⟨

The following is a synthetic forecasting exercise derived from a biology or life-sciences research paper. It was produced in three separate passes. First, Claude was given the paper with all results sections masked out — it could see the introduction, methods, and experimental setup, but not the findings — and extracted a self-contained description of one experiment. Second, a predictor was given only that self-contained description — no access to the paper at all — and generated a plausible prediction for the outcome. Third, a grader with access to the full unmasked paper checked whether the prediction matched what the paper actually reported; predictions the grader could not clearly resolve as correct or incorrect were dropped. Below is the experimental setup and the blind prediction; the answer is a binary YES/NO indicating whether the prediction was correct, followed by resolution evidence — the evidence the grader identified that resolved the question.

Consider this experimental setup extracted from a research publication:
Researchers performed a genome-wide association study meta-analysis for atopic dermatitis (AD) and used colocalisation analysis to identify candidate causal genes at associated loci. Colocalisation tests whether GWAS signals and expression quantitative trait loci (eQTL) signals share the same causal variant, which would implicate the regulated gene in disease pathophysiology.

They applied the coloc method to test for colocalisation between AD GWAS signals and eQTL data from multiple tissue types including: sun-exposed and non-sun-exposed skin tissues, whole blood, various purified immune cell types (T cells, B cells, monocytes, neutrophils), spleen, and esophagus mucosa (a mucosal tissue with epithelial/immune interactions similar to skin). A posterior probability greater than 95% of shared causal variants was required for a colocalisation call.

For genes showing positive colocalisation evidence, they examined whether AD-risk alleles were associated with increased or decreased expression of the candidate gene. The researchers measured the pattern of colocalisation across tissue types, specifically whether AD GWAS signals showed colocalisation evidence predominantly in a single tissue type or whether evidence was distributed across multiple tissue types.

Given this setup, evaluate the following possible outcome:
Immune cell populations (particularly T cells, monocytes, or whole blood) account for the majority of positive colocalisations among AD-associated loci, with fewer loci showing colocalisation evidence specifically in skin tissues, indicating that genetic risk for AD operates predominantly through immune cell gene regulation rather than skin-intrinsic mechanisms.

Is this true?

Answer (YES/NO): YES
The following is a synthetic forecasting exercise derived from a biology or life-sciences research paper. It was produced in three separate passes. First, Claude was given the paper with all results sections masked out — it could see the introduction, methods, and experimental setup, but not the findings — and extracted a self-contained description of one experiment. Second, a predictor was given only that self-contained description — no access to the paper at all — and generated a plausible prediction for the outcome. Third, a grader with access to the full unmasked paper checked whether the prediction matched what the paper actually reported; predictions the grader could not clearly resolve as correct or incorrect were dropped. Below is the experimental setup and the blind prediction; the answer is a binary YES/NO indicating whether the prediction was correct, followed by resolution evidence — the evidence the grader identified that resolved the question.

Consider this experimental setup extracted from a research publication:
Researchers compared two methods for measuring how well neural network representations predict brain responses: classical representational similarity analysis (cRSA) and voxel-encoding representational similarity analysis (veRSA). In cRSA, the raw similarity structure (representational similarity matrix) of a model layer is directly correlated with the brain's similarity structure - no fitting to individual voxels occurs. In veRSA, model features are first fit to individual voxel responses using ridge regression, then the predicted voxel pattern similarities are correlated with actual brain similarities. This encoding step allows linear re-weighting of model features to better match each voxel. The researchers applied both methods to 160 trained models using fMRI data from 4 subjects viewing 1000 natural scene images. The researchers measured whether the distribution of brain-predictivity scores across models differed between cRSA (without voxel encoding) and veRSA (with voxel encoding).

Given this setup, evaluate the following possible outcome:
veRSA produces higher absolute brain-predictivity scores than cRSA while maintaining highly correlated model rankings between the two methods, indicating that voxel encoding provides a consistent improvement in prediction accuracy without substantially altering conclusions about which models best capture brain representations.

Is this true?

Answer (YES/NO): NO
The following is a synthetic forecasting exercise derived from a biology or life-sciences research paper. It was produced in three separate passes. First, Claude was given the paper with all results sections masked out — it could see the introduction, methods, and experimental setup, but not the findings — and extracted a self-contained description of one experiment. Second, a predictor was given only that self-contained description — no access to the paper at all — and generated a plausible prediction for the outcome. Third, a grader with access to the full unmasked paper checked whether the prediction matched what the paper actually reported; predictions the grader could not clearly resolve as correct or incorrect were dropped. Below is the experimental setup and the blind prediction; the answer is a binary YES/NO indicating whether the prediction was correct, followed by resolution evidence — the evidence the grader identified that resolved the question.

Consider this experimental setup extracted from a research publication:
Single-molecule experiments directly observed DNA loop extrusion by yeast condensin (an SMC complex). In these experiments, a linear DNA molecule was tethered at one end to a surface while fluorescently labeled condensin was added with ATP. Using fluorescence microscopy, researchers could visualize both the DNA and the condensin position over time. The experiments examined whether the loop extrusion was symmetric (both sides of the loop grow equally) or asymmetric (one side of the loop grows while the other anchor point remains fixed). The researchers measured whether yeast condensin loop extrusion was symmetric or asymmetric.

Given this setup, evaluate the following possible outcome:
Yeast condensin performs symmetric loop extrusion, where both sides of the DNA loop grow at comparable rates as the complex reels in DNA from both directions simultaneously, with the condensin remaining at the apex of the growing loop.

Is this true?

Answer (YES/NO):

⟩
⟨

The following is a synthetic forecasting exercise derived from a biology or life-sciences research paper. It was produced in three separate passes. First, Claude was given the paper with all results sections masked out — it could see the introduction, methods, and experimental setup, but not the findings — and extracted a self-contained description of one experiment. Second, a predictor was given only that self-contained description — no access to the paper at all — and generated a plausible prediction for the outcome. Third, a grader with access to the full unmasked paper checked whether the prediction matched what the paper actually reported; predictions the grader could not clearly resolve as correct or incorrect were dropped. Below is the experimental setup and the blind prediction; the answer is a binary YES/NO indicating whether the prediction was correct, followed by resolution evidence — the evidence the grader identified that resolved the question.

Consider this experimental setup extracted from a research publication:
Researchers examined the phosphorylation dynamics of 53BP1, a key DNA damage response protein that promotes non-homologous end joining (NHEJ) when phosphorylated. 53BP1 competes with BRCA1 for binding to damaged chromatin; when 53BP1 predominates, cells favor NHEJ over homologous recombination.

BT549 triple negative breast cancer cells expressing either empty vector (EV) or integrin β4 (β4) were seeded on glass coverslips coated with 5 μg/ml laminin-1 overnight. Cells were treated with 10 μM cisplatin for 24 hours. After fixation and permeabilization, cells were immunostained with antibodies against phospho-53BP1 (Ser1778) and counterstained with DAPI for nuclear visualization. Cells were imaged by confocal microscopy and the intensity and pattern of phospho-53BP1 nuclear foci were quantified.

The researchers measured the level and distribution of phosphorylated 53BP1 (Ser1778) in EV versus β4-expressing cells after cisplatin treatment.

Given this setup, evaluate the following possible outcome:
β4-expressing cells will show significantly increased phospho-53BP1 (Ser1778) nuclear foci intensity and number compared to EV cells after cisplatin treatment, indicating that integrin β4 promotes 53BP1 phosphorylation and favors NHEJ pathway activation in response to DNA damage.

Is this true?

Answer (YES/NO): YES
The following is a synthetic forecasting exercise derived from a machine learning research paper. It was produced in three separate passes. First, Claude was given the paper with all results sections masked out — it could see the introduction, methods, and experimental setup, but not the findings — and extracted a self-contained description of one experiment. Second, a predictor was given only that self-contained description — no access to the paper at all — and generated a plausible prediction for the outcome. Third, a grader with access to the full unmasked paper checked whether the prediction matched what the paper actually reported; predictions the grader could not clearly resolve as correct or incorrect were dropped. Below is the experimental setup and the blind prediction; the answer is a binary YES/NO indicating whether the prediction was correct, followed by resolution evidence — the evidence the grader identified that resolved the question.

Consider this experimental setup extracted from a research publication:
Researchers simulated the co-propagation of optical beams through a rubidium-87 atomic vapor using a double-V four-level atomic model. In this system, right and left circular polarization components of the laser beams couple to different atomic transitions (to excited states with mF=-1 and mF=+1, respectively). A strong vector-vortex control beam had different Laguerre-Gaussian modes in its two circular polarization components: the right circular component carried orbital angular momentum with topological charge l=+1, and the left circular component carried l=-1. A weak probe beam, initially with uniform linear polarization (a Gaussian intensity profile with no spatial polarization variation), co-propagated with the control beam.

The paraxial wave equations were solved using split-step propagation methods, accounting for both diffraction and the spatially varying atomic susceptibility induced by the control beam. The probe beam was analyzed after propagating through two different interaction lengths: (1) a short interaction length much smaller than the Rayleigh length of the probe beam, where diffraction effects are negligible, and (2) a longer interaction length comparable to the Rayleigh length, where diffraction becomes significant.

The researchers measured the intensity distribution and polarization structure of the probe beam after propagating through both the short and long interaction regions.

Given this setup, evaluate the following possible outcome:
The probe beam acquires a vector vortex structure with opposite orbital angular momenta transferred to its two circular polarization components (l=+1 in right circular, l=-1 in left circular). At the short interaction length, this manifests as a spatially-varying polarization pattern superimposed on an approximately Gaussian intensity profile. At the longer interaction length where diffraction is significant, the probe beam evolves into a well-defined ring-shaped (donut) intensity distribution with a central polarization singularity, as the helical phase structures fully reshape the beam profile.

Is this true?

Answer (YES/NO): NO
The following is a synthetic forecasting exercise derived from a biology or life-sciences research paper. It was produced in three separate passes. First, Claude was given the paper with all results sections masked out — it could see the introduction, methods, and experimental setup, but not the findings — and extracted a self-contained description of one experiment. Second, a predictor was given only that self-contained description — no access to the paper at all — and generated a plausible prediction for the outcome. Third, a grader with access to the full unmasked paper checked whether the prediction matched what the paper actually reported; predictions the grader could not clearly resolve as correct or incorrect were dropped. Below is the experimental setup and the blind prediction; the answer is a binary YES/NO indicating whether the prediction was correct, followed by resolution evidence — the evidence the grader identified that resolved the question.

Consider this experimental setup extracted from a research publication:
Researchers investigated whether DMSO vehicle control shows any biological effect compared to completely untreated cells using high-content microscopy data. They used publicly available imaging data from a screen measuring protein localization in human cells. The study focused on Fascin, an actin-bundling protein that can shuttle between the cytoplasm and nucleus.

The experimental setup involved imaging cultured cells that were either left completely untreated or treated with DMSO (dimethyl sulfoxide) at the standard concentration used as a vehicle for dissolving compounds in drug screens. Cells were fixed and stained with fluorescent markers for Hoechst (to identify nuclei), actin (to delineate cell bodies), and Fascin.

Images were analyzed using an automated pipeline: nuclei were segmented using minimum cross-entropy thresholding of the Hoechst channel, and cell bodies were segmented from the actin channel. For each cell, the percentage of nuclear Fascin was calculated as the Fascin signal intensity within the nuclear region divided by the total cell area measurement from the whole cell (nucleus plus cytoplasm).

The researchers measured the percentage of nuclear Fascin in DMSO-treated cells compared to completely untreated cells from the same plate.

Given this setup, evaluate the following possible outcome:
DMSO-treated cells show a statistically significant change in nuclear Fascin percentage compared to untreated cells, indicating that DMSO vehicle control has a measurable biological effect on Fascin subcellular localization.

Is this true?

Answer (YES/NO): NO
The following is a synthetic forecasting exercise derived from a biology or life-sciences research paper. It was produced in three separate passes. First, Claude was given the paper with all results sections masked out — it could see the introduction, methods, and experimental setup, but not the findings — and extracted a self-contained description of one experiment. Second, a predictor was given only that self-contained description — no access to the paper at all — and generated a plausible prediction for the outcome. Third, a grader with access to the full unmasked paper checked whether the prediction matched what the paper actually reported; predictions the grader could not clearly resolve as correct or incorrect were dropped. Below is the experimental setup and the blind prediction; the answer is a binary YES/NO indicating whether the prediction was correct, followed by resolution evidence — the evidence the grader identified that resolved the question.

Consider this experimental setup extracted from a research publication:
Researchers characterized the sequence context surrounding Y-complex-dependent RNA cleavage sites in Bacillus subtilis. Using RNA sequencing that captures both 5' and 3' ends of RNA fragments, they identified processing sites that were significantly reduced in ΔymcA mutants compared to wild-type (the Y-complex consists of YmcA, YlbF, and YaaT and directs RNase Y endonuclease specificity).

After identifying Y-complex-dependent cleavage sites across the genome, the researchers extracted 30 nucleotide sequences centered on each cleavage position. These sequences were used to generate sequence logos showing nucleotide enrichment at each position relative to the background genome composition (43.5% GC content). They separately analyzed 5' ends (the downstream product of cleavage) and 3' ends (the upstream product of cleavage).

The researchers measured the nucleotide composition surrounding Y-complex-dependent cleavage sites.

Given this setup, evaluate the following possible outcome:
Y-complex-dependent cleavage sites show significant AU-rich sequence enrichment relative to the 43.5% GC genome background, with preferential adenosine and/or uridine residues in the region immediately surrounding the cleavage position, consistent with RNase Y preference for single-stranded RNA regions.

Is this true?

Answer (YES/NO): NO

⟩
⟨

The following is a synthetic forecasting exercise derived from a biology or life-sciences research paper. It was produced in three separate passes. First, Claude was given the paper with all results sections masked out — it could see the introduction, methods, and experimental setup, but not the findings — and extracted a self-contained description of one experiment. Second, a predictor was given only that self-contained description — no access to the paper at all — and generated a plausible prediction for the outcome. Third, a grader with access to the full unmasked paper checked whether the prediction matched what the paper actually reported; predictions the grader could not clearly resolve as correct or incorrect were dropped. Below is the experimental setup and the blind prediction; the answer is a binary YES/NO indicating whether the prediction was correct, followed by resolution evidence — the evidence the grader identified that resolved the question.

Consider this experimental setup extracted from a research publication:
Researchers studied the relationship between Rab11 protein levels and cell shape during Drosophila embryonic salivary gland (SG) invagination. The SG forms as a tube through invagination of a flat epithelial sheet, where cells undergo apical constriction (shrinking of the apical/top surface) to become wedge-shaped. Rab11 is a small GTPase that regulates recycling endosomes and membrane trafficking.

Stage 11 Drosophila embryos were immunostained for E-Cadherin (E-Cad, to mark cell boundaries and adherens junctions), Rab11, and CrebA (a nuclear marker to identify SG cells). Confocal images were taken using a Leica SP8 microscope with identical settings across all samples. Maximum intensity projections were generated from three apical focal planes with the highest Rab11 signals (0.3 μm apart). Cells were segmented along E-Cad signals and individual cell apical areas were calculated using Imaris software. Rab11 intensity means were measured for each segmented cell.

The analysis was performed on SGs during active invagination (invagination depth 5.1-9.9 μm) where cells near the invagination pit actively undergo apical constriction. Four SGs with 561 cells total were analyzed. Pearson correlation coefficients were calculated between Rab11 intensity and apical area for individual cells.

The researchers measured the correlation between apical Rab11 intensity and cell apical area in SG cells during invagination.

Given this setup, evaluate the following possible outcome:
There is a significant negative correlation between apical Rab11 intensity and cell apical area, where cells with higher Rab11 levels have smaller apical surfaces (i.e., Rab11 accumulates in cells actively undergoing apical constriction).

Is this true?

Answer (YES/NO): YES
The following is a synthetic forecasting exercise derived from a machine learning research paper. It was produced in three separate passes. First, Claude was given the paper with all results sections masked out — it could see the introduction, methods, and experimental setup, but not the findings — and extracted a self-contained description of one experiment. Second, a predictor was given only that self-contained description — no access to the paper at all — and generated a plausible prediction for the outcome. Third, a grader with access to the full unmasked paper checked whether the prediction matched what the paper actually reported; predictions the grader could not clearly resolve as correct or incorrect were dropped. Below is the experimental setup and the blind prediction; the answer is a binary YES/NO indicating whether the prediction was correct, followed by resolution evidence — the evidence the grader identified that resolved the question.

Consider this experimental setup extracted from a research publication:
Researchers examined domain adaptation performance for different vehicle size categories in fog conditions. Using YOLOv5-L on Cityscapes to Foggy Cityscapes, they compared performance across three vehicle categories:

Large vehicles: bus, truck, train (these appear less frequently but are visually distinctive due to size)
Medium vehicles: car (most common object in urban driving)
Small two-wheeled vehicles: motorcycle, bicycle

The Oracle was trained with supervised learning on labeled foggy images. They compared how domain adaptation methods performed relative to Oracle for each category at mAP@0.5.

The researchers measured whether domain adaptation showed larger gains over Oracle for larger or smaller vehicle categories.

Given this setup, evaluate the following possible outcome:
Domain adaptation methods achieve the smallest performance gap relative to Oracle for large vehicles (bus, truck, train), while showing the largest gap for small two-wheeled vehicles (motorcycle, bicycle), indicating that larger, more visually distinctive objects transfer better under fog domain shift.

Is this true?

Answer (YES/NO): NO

⟩

* Directions for this task
In the material, find each line with the word "treatment" and list it.

* Task result
The researchers measured the level and distribution of phosphorylated 53BP1 (Ser1778) in EV versus β4-expressing cells after cisplatin treatment.
β4-expressing cells will show significantly increased phospho-53BP1 (Ser1778) nuclear foci intensity and number compared to EV cells after cisplatin treatment, indicating that integrin β4 promotes 53BP1 phosphorylation and favors NHEJ pathway activation in response to DNA damage.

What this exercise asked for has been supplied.